All told, Illinois has made one of the worst employment recoveries in the nation. 

Ten states have all already surpassed their pre-pandemic employment levels, according to data released March 14 by the U.S. Bureau of Labor Statistics. Illinois is still missing 200,100 jobs compared to January 2020, when the state’s job numbers peaked. Illinois’ jobs market remains one of the least recovered of any Midwestern state.

Illinois has only recovered 76% of the jobs the state lost during the onset of the pandemic and state-mandated shutdowns – 14th worst in the nation, and the fourth least of any state in the Midwest. Meanwhile, South Dakota, Indiana and Missouri are the most recovered Midwestern states, each having recovered more than 90% of their states’ job losses.

The pain of job losses in early 2020 and Illinois’ slow employment recovery can be felt across nearly every industry in the state. While total payrolls were down 1.8% nationally in January 2022 relative to the country’s pre-pandemic peak, Illinois jobs were down 3.3% from their peak. The results are even worse when broken down by industry. 

Employment counts across virtually all major industries in Illinois lag the national average. The only industry in which Illinois has performed better than the national average is “other services,” with payrolls down 5.1% versus 5.7% nationally. The gap is especially painful in the leisure and hospitality sector, where 42% of Illinois’ missing jobs come from. In that industry, Illinois’ payrolls are down 13.4% – 84,000 jobs – while U.S. payrolls are only down 10.1%.
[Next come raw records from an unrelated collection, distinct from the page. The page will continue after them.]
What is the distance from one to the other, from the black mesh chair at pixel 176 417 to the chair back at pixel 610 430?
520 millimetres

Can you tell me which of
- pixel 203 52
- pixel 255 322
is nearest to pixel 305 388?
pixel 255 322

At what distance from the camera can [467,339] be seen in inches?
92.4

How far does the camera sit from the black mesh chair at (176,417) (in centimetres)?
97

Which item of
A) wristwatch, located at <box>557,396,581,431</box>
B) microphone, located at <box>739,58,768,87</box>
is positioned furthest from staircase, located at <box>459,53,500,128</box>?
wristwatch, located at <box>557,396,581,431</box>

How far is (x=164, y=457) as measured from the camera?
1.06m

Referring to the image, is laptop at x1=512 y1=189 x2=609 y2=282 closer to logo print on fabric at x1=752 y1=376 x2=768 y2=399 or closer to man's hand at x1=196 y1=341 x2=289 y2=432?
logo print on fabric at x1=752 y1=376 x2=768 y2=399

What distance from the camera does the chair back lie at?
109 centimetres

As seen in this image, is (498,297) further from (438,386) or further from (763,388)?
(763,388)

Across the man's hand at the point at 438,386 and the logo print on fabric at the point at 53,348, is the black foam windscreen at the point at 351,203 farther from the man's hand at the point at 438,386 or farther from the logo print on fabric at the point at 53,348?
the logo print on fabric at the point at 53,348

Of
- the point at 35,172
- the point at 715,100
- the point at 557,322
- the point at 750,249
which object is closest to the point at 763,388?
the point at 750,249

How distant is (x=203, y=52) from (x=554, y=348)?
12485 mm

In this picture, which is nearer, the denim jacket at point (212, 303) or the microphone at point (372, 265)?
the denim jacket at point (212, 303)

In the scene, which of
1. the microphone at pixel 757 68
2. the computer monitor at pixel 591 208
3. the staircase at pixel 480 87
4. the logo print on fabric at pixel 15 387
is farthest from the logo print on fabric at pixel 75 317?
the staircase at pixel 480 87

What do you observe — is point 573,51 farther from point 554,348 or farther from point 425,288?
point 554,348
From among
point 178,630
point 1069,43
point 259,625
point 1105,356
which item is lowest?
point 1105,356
As more and more states make a full employment recovery, Illinois’ outcomes remain markedly worse than most other states in virtually every industry. Only Illinois’ professional and business services sector has outperformed most other states since job losses began in 2020. 

Illinois’ downturn and sluggish recovery relative to other states has been particularly pronounced in the leisure and hospitality sector, which only outperformed six states during the past two years. Meanwhile, the government sector has also shed a particularly large number of jobs in Illinois relative to other states. Of the government job losses in Illinois, 99% have come from state and local governments, not federal jobs.  
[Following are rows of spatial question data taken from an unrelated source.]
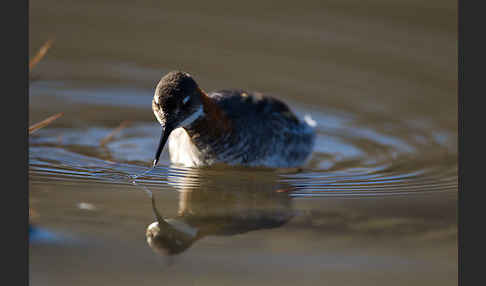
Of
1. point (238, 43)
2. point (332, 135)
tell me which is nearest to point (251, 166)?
point (332, 135)

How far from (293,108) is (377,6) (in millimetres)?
3324

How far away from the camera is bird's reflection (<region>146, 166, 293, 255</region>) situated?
4.83 metres

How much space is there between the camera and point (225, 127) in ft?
22.9

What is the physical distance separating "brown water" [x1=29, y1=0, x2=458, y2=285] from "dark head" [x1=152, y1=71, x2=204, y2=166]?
51 cm

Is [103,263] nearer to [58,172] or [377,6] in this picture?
[58,172]

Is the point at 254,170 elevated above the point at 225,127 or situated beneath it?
situated beneath

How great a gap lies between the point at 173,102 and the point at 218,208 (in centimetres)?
124

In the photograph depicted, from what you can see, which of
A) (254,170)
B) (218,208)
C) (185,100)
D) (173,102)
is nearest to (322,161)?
(254,170)

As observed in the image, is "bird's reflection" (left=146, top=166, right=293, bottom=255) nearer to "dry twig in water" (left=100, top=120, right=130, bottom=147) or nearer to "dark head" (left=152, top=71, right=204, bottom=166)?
"dark head" (left=152, top=71, right=204, bottom=166)

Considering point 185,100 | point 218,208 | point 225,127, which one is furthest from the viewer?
point 225,127

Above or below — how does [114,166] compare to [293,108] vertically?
below

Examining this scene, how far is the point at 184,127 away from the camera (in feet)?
22.0

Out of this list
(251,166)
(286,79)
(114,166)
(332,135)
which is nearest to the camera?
(114,166)

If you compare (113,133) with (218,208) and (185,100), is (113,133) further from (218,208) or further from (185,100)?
(218,208)
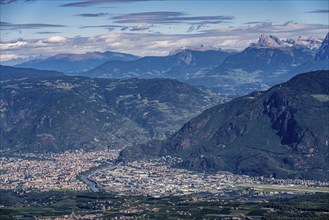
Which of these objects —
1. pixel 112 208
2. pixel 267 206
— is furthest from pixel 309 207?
pixel 112 208

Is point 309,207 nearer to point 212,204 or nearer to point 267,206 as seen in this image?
point 267,206

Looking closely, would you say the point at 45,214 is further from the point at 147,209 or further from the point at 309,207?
the point at 309,207

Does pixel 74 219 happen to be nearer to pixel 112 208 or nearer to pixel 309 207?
pixel 112 208

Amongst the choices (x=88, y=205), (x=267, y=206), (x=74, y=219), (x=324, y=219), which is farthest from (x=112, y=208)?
(x=324, y=219)

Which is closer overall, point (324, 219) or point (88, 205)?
point (324, 219)

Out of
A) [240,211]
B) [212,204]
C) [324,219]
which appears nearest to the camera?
[324,219]

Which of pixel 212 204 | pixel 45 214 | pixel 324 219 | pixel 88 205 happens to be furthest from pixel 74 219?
pixel 324 219

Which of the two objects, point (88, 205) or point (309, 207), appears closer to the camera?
point (309, 207)

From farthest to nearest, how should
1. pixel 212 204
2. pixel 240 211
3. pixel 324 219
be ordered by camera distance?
pixel 212 204 → pixel 240 211 → pixel 324 219
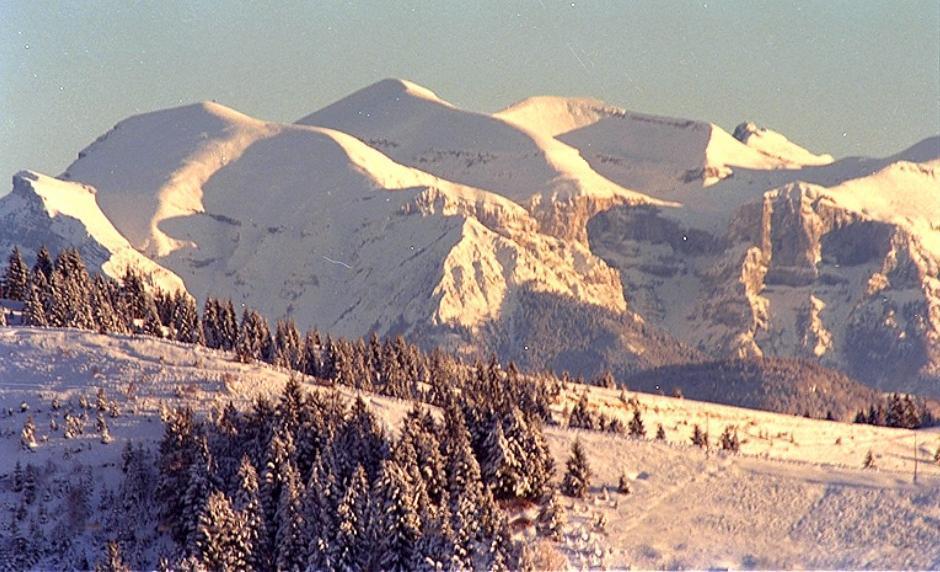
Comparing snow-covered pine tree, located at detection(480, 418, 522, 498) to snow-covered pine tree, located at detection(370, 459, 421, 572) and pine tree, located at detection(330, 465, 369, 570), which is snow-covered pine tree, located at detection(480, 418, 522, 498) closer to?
snow-covered pine tree, located at detection(370, 459, 421, 572)

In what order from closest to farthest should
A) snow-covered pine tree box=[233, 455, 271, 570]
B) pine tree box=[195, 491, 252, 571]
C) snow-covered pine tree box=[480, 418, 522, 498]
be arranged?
pine tree box=[195, 491, 252, 571]
snow-covered pine tree box=[233, 455, 271, 570]
snow-covered pine tree box=[480, 418, 522, 498]

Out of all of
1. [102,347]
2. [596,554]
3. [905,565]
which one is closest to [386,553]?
[596,554]

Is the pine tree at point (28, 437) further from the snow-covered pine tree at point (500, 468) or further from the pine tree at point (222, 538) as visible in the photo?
the snow-covered pine tree at point (500, 468)

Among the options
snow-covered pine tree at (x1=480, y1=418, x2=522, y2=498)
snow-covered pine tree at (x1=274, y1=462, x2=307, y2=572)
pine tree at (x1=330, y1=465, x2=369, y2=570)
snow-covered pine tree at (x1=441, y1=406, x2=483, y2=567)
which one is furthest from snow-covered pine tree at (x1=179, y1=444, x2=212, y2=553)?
snow-covered pine tree at (x1=480, y1=418, x2=522, y2=498)

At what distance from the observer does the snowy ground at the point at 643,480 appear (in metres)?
147

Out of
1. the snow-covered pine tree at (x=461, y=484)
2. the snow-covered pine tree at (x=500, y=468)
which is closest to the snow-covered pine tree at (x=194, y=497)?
the snow-covered pine tree at (x=461, y=484)

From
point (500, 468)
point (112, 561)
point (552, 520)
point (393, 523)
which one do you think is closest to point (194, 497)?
point (112, 561)

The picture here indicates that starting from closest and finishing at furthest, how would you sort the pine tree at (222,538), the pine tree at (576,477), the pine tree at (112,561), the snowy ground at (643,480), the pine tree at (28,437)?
the pine tree at (222,538), the pine tree at (112,561), the snowy ground at (643,480), the pine tree at (576,477), the pine tree at (28,437)

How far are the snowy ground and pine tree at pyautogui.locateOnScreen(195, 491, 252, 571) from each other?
62.2 ft

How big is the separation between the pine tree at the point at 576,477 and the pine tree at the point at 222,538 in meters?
27.3

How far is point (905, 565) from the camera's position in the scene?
142625mm

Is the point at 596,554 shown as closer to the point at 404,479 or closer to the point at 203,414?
the point at 404,479

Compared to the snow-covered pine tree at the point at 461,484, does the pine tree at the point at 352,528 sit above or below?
below

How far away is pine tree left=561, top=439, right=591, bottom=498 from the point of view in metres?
158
State and local governments across Illinois are faced with large fixed costs in the form of pension obligations that make it difficult for governments to pursue expansionary policy amid downturns. Rather than providing tax relief or increasing services for Illinoisans during trying times, Illinoisans are subject to service cuts despite rising taxes. 

 A proposal on the Nov. 8 ballot would exacerbate this issue and likely make downturns even more painful in Illinois if voters approve it. Amendment 1 would change the Illinois Constitution to grant unions in Illinois more extreme powers than they have in any other state, including the ability to bargain over virtually limitless subjects, the ability to override state law through their contracts, and a guarantee that taxpayers and lawmakers would have an extremely difficult time reversing course.

Should Amendment 1 pass, Illinois’ $317 billion pension debt will continue to balloon as state and local taxes, which are already the among the highest in the nation, rise in an attempt to keep up. Spending on vital programs will continue to fall.

Illinois needs reform that will rein in the state’s cost drivers and deliver services to residents when they need them most. Amendment 1 will make that much more difficult.